New evidence showing wide variation in complication rates across Australian hospitals has called for a collective lift in safety performance and informing patients about the best and worst performing hospitals so they can make decisions about where they are treated.
The Grattan Institute report – All complications should count: Using our data to make hospitals safer – found one in every nine patients who go into hospital in Australia suffers a complication, with the chances of something going wrong rising to a one in four risk if the patient stays overnight. Complication rates vary considerably from hospital to hospital, with the report concluding there is significant scope to boost safety across the board and that 250,000 more patients would leave hospital each year free of complications if improvements can match the best 10% of Australian hospitals.
Complications are wide-ranging and involve everything from falls to surgical errors or a patient receiving the wrong drug. Hospital safety statistics are currently collected but remain hidden from patients, doctors and hospitals.
The report claims removing “the veil of secrecy” over data would enable greater transparency and highlight the gaps so poorer performing hospitals could learn from the best. Its recommendations include all Australian hospitals publishing reports on excess complications by speciality and institution, and enabling hospitals and clinicians to interrogate state hospital data. ANMF Acting Assistant Federal Secretary Annie Butler said the report underscored a timely opportunity for a system-wide response to reducing patient harm yet warned creating a blame culture could inadvertently shift the focus away from underlying issues.

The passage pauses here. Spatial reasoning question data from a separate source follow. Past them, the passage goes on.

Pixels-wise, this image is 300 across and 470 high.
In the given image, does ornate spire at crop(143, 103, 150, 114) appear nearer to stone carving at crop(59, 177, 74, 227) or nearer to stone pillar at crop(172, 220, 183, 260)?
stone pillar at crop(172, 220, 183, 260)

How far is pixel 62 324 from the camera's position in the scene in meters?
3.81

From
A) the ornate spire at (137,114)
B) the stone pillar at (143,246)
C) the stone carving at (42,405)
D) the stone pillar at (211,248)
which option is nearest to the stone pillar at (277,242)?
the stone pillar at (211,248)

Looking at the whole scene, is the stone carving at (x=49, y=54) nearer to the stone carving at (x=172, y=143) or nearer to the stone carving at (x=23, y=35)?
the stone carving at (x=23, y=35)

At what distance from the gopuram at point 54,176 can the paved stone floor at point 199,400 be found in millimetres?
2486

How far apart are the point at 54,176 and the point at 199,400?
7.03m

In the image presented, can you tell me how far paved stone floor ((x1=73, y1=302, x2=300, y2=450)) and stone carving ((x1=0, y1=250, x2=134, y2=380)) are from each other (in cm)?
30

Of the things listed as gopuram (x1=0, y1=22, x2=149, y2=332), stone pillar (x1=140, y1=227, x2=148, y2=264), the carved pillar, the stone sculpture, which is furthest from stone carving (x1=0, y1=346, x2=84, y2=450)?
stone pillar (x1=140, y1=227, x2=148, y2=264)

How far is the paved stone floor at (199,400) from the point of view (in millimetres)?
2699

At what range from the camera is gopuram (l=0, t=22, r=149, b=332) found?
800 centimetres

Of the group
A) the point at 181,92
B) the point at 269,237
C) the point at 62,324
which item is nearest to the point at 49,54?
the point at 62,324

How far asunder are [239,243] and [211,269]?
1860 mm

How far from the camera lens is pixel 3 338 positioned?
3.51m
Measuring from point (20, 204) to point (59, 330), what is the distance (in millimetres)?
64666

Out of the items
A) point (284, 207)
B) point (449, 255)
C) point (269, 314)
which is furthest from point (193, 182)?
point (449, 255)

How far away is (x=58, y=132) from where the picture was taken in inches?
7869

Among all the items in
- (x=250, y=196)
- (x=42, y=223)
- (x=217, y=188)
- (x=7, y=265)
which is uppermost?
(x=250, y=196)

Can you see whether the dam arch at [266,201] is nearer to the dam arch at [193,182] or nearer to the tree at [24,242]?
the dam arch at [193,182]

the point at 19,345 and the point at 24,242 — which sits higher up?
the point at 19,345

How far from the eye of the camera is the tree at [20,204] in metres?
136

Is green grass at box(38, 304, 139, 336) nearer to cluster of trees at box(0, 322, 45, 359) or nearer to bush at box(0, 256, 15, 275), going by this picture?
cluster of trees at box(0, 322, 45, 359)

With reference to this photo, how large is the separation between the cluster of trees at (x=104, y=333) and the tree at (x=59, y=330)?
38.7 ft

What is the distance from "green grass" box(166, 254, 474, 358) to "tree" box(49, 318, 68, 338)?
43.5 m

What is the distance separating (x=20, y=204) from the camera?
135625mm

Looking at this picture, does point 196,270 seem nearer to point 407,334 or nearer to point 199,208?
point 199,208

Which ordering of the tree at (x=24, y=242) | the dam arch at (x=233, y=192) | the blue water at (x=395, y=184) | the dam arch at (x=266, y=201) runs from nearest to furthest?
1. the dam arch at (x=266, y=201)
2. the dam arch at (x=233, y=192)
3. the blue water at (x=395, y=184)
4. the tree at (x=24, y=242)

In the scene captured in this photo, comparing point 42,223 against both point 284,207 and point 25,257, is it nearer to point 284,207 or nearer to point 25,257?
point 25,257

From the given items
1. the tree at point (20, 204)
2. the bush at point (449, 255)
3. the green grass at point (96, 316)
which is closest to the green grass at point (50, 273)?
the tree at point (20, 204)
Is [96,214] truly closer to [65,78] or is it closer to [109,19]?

She said the current quality and consistency of data collection and analysis needed improving before information was widely circulated for comparison.
“The importance of collecting data that presents a comprehensive picture of hospital safety performance is unquestionable but going down the path of exposing where complications occur could trigger a destabilising blame game,” Ms Butler said. “This report marks an opportunity for an organisation to review its systems and to ensure the health professionals it employs are appropriately supported to deliver safe and quality care.”